Все были несказанно счастливы.

- Пойдем, постреляем, - подмигнула Васе Камилла, когда они встретились возле гостиницы Бо - Реваж в воскресенье, чтобы вместе позаниматься в библиотеке. Камилла пообещала «подтянуть» Васю по истории перед экзаменами, для чего помимо школьных конспектов, аккуратно составляемых Камиллой по каждой главе учебника,  понадобилось дополнительно полистать кое-что по пройденному материалу и из других источников. Вася же в свою очередь обещал позаниматься с Камиллой по алгебре – предмету, который давался Камилле с трудом, отчего однажды девушка окончательно потеряла  интерес к математике и успела изрядно ее запустить.

- А как же алгебра?

- А как же история? – в тон Васе с улыбкой спросила Камилла.

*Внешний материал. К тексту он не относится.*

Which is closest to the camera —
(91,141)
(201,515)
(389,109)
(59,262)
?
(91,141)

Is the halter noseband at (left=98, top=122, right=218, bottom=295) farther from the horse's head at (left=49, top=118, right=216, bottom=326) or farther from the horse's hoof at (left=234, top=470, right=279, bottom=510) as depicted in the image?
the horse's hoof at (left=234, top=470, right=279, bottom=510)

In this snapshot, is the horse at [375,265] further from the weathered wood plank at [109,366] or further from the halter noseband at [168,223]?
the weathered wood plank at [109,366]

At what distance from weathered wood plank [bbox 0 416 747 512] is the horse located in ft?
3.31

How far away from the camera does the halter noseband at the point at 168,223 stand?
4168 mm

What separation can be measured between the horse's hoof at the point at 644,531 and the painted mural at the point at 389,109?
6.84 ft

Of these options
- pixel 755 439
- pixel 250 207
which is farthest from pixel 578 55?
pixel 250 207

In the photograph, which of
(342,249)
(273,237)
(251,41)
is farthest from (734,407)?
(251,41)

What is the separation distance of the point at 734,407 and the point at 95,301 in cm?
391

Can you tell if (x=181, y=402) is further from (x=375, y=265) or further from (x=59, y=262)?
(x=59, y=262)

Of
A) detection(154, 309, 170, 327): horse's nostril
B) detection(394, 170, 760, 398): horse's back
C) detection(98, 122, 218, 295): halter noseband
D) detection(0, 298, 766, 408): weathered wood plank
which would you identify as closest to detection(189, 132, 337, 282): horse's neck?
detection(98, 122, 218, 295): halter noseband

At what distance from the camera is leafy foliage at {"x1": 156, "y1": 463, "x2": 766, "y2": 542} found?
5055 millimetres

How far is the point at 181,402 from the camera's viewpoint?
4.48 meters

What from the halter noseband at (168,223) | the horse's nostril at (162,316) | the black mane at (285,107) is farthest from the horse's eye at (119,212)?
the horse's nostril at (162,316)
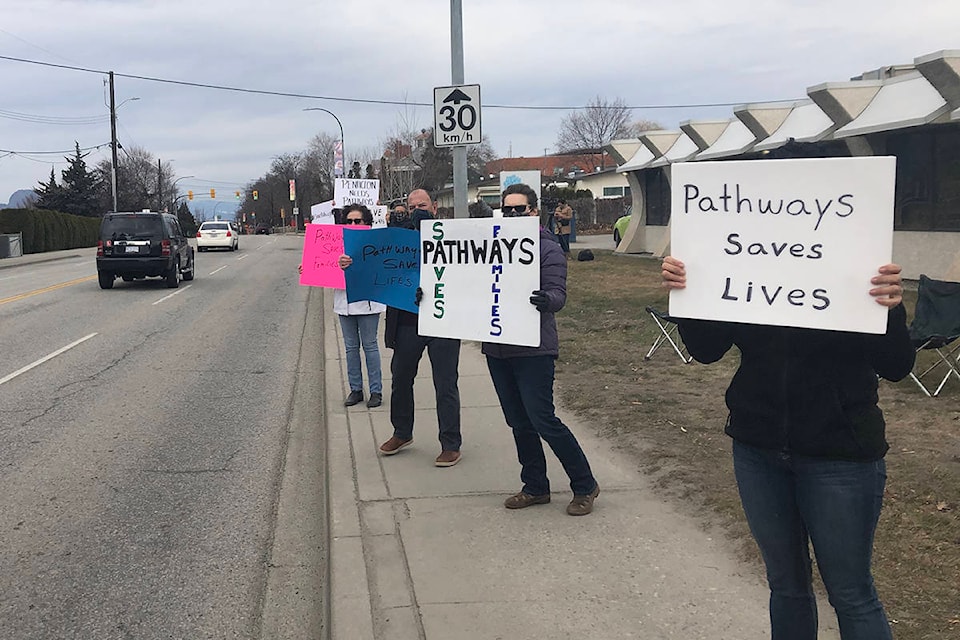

Стрельнем всего-то пару раз – ведь это же по дороге. Вася смутился – у него не было денег, но Камилла, сразу заметив поменявшееся настроение товарища, взяла его за руку и весело проговорила:

- Брат балует меня. У него сегодня день рождения, -  она похлопала себя по карману. – Идем!.. – И повлекла Василия за собой.

Тир, в который ребята пришли, был расположен на улице Революции за газетным киоском. Народ толпился у стойки. Было воскресенье, и ребятам пришлось подождать своей очереди. Пожилой  хромой мужчина с длинными седыми волосами – Адам Иваныч, работник тира,  взглянул на Камиллу и кивнул ей как старой знакомой. Он подал Васе ружье. Вася стрелял первым.  Еле заметная точка мишени выскакивала вдалеке на короткое мгновение и исчезала. Хуже всего было то, что руки у Васи от волнения перед девушкой перестали слушаться, и он, чтобы не выдать этого,  крепко сжал винтовку  и поспешил нажать на курок. Из десяти выстрелов удачными оказались четыре.

- Неплохо для начала, – улыбнулся  старик и протянул винтовку Камилле. Он поставил ей  выскакивающую головную мишень, в которую она  должна была трижды  выпустить по пяти патронов. Девушка ловко вскинула ружье, прищурилась и замерла.

Когда в стенах тира затих отгул последнего выстрела, ребята пошли к мишени. Вася присел на корточки и стал считать пробоины.  Пятнадцать пуль легли под козырек намазанной на фанере каски в кружок диаметром не более пяти сантиметров. Некоторые пули влезали одна в другую.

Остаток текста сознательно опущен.